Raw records
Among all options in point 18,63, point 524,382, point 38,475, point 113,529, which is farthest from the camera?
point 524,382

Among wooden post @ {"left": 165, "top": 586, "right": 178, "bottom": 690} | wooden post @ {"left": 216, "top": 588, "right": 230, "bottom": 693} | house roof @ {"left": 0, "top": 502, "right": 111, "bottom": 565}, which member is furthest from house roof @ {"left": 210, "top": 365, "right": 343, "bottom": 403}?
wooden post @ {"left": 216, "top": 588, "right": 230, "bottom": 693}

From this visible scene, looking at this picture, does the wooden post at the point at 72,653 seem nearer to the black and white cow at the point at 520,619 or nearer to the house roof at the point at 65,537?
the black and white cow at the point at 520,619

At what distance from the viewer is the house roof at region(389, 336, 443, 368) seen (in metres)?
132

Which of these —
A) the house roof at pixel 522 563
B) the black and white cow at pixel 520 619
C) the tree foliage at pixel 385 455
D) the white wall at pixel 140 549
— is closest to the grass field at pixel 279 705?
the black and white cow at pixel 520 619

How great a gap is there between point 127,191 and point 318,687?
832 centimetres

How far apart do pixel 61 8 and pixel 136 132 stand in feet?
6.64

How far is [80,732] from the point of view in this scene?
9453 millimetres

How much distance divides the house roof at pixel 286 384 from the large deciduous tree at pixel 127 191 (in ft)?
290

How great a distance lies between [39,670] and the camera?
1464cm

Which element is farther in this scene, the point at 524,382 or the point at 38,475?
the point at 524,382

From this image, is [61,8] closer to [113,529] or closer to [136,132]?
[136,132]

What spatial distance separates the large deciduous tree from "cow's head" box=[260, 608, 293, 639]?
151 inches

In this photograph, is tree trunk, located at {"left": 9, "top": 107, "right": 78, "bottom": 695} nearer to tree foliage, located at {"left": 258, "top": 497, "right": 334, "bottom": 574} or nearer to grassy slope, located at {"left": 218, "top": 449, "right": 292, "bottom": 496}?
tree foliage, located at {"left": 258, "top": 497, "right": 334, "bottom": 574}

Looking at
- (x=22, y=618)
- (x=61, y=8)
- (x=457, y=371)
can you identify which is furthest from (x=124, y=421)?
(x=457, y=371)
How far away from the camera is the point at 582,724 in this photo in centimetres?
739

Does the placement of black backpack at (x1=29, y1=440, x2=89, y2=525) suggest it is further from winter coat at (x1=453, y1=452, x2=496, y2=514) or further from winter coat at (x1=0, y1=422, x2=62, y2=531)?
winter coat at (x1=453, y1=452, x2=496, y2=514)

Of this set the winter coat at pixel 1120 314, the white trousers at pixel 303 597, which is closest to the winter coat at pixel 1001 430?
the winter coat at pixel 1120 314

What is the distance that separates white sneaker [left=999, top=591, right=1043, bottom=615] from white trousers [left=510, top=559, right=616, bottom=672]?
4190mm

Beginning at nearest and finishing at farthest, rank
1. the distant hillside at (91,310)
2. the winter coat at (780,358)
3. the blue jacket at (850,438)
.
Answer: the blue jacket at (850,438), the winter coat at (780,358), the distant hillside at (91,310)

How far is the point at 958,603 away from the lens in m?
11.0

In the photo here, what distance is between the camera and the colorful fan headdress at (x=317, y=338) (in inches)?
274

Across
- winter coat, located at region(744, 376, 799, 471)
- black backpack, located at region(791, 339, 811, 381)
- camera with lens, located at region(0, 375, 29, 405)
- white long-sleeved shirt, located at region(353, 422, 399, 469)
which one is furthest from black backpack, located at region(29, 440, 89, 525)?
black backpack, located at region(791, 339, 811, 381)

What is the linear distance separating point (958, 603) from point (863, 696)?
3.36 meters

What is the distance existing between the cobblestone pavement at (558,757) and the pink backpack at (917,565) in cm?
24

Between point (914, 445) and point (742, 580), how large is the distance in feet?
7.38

▶ _Written task_: Print the whole listing again, exactly.

▶ _Written response_:
Among all options in point 18,63, point 524,382, point 38,475, point 113,529, which is farthest from the camera?
point 524,382

Among wooden post @ {"left": 165, "top": 586, "right": 178, "bottom": 690} | wooden post @ {"left": 216, "top": 588, "right": 230, "bottom": 693} | house roof @ {"left": 0, "top": 502, "right": 111, "bottom": 565}, which member is furthest from house roof @ {"left": 210, "top": 365, "right": 343, "bottom": 403}?
wooden post @ {"left": 216, "top": 588, "right": 230, "bottom": 693}

From this visible scene, looking at this picture, does the wooden post at the point at 72,653 seem nearer to the black and white cow at the point at 520,619 or nearer to the house roof at the point at 65,537?
the black and white cow at the point at 520,619

At what distance from the viewer is the house roof at region(389, 336, 443, 368) seen (in metres)?
132

Which of these —
A) the house roof at pixel 522 563
B) the black and white cow at pixel 520 619
C) the tree foliage at pixel 385 455
D) the white wall at pixel 140 549
— is closest to the grass field at pixel 279 705?
the black and white cow at pixel 520 619

How great a gap is there between point 127,191 and point 318,687?
832 centimetres

How far apart do pixel 61 8 and pixel 136 132 stand in feet?
6.64

How far is [80,732] from the point of view in this scene?
9453 millimetres

How much distance divides the house roof at pixel 286 384 from the large deciduous tree at pixel 127 191 (in ft)?
290

How great a distance lies between [39,670] and the camera?
1464cm

Which element is farther in this scene, the point at 524,382 or the point at 38,475?
the point at 524,382

From this image, is [61,8] closer to [113,529] or closer to [136,132]?
[136,132]

What spatial distance separates the large deciduous tree from "cow's head" box=[260, 608, 293, 639]?
151 inches

In this photograph, is tree trunk, located at {"left": 9, "top": 107, "right": 78, "bottom": 695} nearer to tree foliage, located at {"left": 258, "top": 497, "right": 334, "bottom": 574} or nearer to grassy slope, located at {"left": 218, "top": 449, "right": 292, "bottom": 496}?
tree foliage, located at {"left": 258, "top": 497, "right": 334, "bottom": 574}

Looking at
- (x=22, y=618)
- (x=61, y=8)
- (x=457, y=371)
can you identify which is furthest from (x=124, y=421)?
(x=457, y=371)
How far away from the camera is the point at 582,724 in this photo in centimetres?
739

Does the placement of black backpack at (x1=29, y1=440, x2=89, y2=525) suggest it is further from winter coat at (x1=453, y1=452, x2=496, y2=514) or further from winter coat at (x1=0, y1=422, x2=62, y2=531)?
winter coat at (x1=453, y1=452, x2=496, y2=514)

Of this set the winter coat at pixel 1120 314, the white trousers at pixel 303 597, which is closest to the winter coat at pixel 1001 430?
the winter coat at pixel 1120 314

What is the distance that separates white sneaker [left=999, top=591, right=1043, bottom=615] from white trousers [left=510, top=559, right=616, bottom=672]?
4190mm

Beginning at nearest and finishing at farthest, rank
1. the distant hillside at (91,310)
2. the winter coat at (780,358)
3. the blue jacket at (850,438)
.
Answer: the blue jacket at (850,438), the winter coat at (780,358), the distant hillside at (91,310)

How far is the point at 958,603 away from the lens in m?
11.0

In the photo here, what distance is between the camera and the colorful fan headdress at (x=317, y=338) (in inches)?
274

Across
- winter coat, located at region(744, 376, 799, 471)
- black backpack, located at region(791, 339, 811, 381)
- camera with lens, located at region(0, 375, 29, 405)
- white long-sleeved shirt, located at region(353, 422, 399, 469)
which one is furthest from black backpack, located at region(29, 440, 89, 525)?
black backpack, located at region(791, 339, 811, 381)

What is the linear distance separating point (958, 603) from point (863, 696)?
3.36 meters

What is the distance existing between the cobblestone pavement at (558,757) and the pink backpack at (917,565) in cm?
24

Between point (914, 445) and point (742, 580), how large is the distance in feet?
7.38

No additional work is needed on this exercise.